# Ruger 90's urban legend?



## coolguy (Oct 28, 2006)

Ruger P90 on wiki

Someone mention that the P90 was originally design to chamber 10mm, but 10mm didn't turn out as expected, so the Ruger then use the same design to chamber .45 which is over-engineer. This was decades ago, are the new Ruger P90 still over-engineer?


----------



## Revolver (Aug 26, 2006)

The manual recommends any .45ACP ammunition. It even recommends +P and +P+ marked ammunition. There is truth to the P90 being able to stand up to that much pressure. No one's exaclty sure why Ruger did not go through with it. The P90 is an excellent pistol and is one of the best .45ACP's on the market. Rugged, reliable, accurate, priced fairly, and 100% American. Can't ask for much more than that.


----------



## Vom Kriege (May 5, 2006)

I can provide no documentation, but I have seen that in other places.


----------



## DJ Niner (Oct 3, 2006)

I've read the same claim, like the one in this article:

http://findarticles.com/p/articles/mi_m0BQY/is_11_47/ai_78900522

The first Ruger .45 auto, the P90, was a success. Designed to take a lifetime of full power 10mm Auto at nearly 40,000 psi pressure (it had looked at the time as if the Ten was the coming thing), it was over-engineered for the .45 ACP cartridge and laughed at +P pressures. It fed everything from those 10mm equivalent rounds (185 grain JHP at 1150 fps) to feeble "softball" target loads, the same weight bullet in the 700 foot second range. The latter would dribble its spent casings onto your shoes, but it would cycle every time. It fed every hollow point known to man, including the dreaded "flying ashtray."

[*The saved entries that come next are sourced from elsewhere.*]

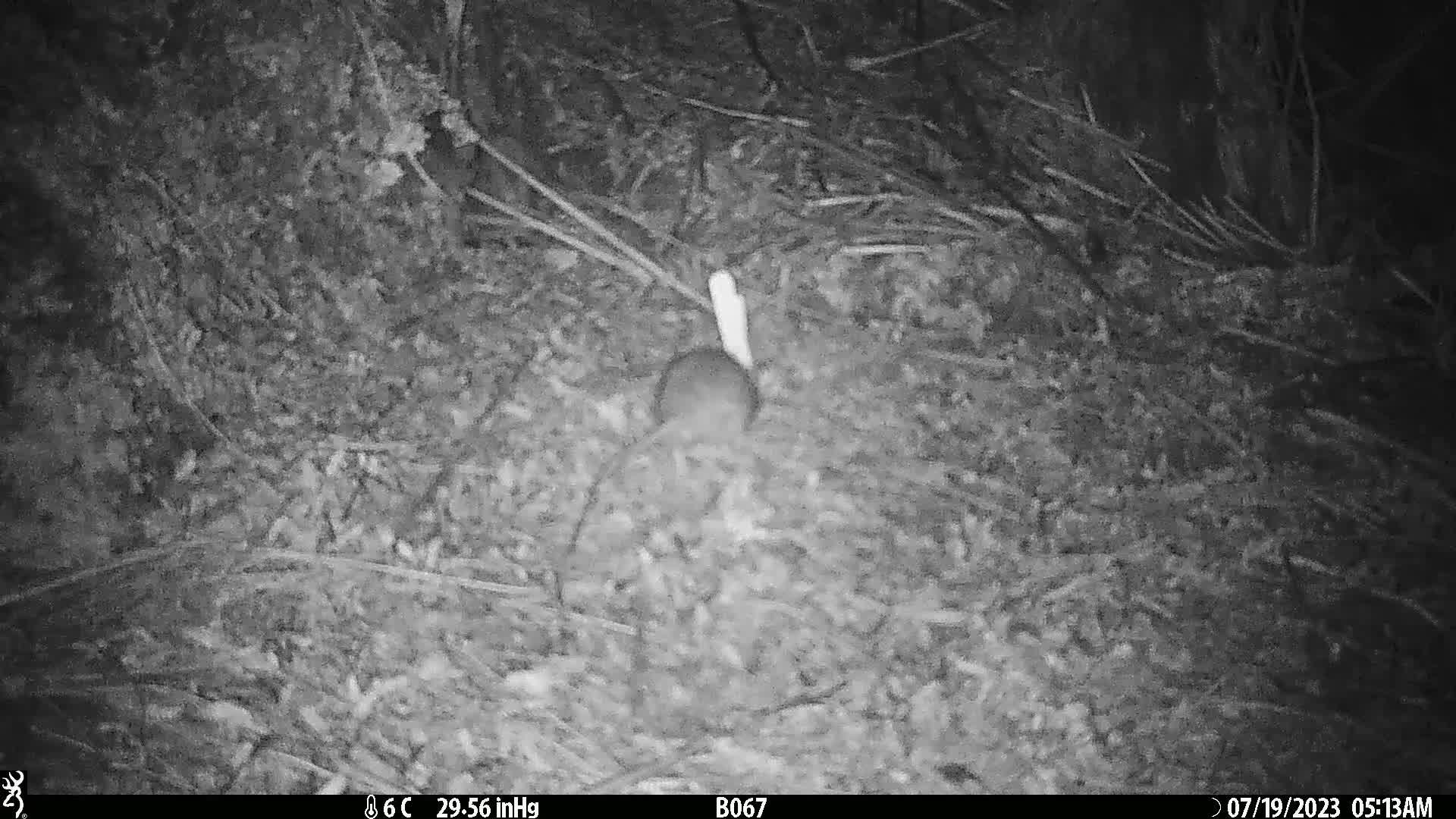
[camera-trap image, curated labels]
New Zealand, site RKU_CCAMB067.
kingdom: Animalia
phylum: Chordata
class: Mammalia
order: Rodentia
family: Muridae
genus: Rattus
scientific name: Rattus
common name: rat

I had approved it as soon as I tested it as an optional gun for the officers on my department, which issued .357 Ruger revolvers but allowed double-action .45 autos. It was later decided to issue everyone a DA .45. I had a part in the testing. The Ruger beat every other double action .45 auto of the period, and in 1993 the P90 became standard issue for my PD. We've been carrying it ever since.

-----------------------

Outside of talking to someone from Ruger's R&D department, I don't know if you could independently confirm this info. I know my P90 seems bull-strong and shoots very "softly" for a .45, even with +P loads, and I also know the 10mm was "THE new caliber" for awhile in the late 80s/early 90s, so I have no reason to doubt that it may have originally been designed as a 10mm.


----------



## coolguy (Oct 28, 2006)

*This gun seems like a steal*

The reviews for the P90 look good too. I'm consider a .45 and this gun seems to give more bang for the buck.

The 10th anniver review of this pistol say


> the P90s I fired and reviewed back in 1991 did not have ambidextrous levers; current P90s do


The ambidextrous levers seems like a good new feature, so one can start to practice shooting both hands incase of you need to use the weak hand during a gun fight. One can't be over prepared.


----------



## Revolver (Aug 26, 2006)

I've had a decent amount of trigger time with one on several occasions(this one was stainless steel, new). I was surprised at the accuracy and how well this pistol shoots. As I said, the manual says standard, +P, and +P+ are all fine for the pistol. If I was going to buy a .45 Auto, this would likely be the pistol. The only way to make it better is with a set of Hogue rubber finger groove grips.


----------



## Spenser (Nov 6, 2006)

I've had great luck with these guns. They shoot dead-on, will eat anything you feed them, and apparently don't require much as far as maintenance. 

I think Ruger has never gotten its due as far as autoloaders go.


----------



## DJ Niner (Oct 3, 2006)

Revolver said:


> I've had a decent amount of trigger time with one on several occasions(this one was stainless steel, new). I was surprised at the accuracy and how well this pistol shoots. As I said, the manual says standard, +P, and +P+ are all fine for the pistol. If I was going to buy a .45 Auto, this would likely be the pistol. The only way to make it better is with a set of Hogue rubber finger groove grips.


Funny you should mention those grips...










...but I think a few extra magazines is a good idea, too.


----------



## Slowalkintexan (Feb 6, 2007)

*P90....*

... best darn gun I've ever shot. Functions perfectly, never had a jam, and used everything from weak handloads to + stuff. Mine has some trigger work so it is smooth as silk. Even though I've tried many other's for carry the old P90 is still my favorite, thought my pre-ban FEG is second. Nice thing about the Ruger.....it's stout as a brick, if you run out of ammo you can beat him to death with it.:smt1099


----------